Her application was refused, with the Secretary of State’s decision stating there were no exceptional circumstances this time.

She appealed to the First-tier Tribunal. The immigration judge noted that the appellant had had an independent life in the Philippines and that her family life was dependent on her daughter, son-in-law and grandchildren, whom she had previously seen while travelling back and forth between the UK and the Philippines for long holidays – making it unlikely her article 8 rights would be infringed if she were to return to the Philippines. He also noted the Secretary of State had rejected arguments advanced on the basis of the Immigration Rules but had allowed the appellant to stay as an exception to them because of her health circumstances.

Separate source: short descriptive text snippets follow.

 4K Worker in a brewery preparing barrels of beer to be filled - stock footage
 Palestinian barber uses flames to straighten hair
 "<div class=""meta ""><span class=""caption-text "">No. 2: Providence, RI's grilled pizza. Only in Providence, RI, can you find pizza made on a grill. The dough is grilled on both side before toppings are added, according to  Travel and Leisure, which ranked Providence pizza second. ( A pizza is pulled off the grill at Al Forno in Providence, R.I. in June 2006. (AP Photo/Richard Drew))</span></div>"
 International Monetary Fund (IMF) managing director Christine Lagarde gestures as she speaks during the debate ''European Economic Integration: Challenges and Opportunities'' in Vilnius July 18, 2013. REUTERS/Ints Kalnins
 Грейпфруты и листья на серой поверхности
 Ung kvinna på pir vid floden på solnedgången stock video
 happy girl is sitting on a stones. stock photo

Her appeal was refused and so too was permission to appeal to the Upper-tier Tribunal.

The Upper Tribunal itself then refused her permission to appeal to it.

On behalf of the petitioner in the present case it was argued the basis for her appeal had been misunderstood as relating to her illness by the immigration tribunals; that the focus of her appeal from the First-tier Tribunal was that her relationship with her family was stronger; that the Upper Tribunal erred in law in refusing her permission to appeal; and that the Secretary of State had acted inconsistently in refusing the application.

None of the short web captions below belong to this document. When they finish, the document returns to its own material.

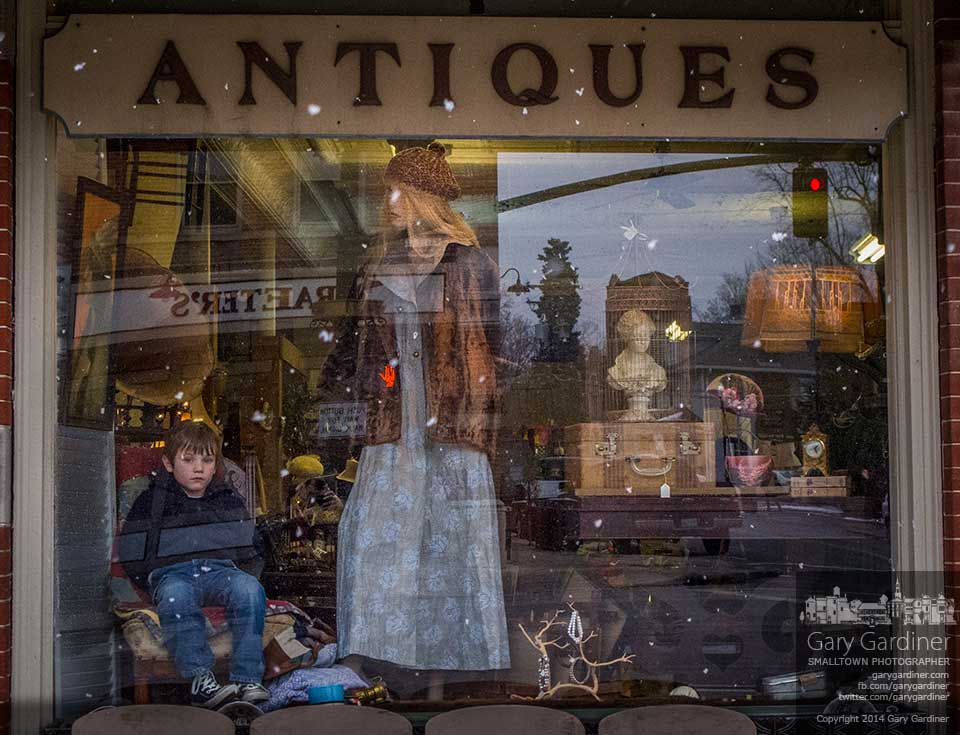 Five-year-old Hayden enjoys an afternoon with his grandfather by pretending to be a mannequin in the window at Westerville Antiques and surprise passersby with a sudden smile or by moving his eyes as they walk by. My Final Photo for Jan 9, 2014.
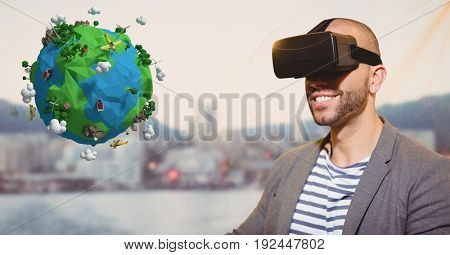 Digital composite of Smiling man looking at low poly on VR glasses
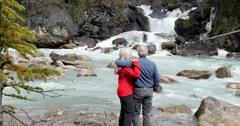 Caucasian couple enjoying waterfall, Lake Louise, Alberta, Canada Stock Footage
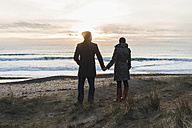 France, Bretagne, Finistere, Crozon peninsula, couple standing at the coast at sunset - UUF006687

In his opinion, Lord Pentland said the petitioner’s submissions were unsound and should be rejected. He said the exception granted her could not have been a result of her genuine relationship with her family except on an “unduly” literal interpretation of the decision notice. Rather, it was her illness that made her circumstances exceptional.

The judge said: “The only feature of her case that could, on any realistic view of matters, have been regarded as exceptional was her illness and her need for family support during treatment for it. That is how an informed reader, knowing of the grounds of the application, would inevitably have understood the decision notice (Wordie Property Co Ltd v Secretary of State for Scotland 1984 SLT 345, per Lord President Emslie at 348).”

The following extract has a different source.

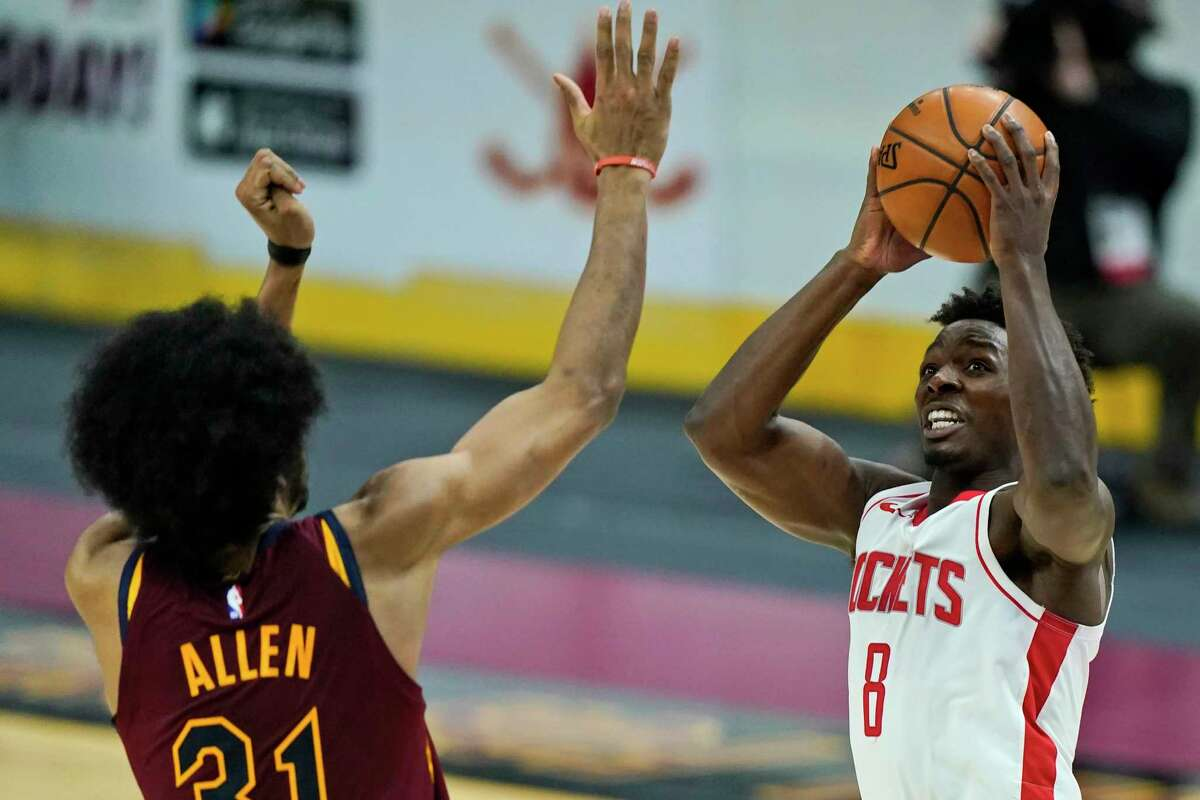 Houston Rockets' Jae'Sean Tate (8) shoots against Cleveland Cavaliers' Jarrett Allen (31) in the second half of an NBA basketball game, Wednesday, Feb. 24, 2021, in Cleveland. (AP Photo/Tony Dejak)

He went on to explain why the Upper-tier Tribunal had not erred in law. The Upper Tribunal judge had correctly concluded there were no errors of law in the decision or reasoning of the First-tier Tribunal and even if there had been, they would not have been material.

Lord Pentland said: “There was abundant material to support the view that the petitioner’s article 8 rights would not be infringed by refusing to allow her to remain in the United Kingdom as at July 2013; the facts and circumstances bearing on that view of matters are fully set out and considered in the determination made by the First-tier Tribunal.”

He concluded: “Since there was no material error of law in the decision of the Upper Tribunal, I must refuse the petition. I shall do so by sustaining the respondent’s second plea-in-law and refusing the petitioner’s pleas. I shall reserve all questions as to expenses.”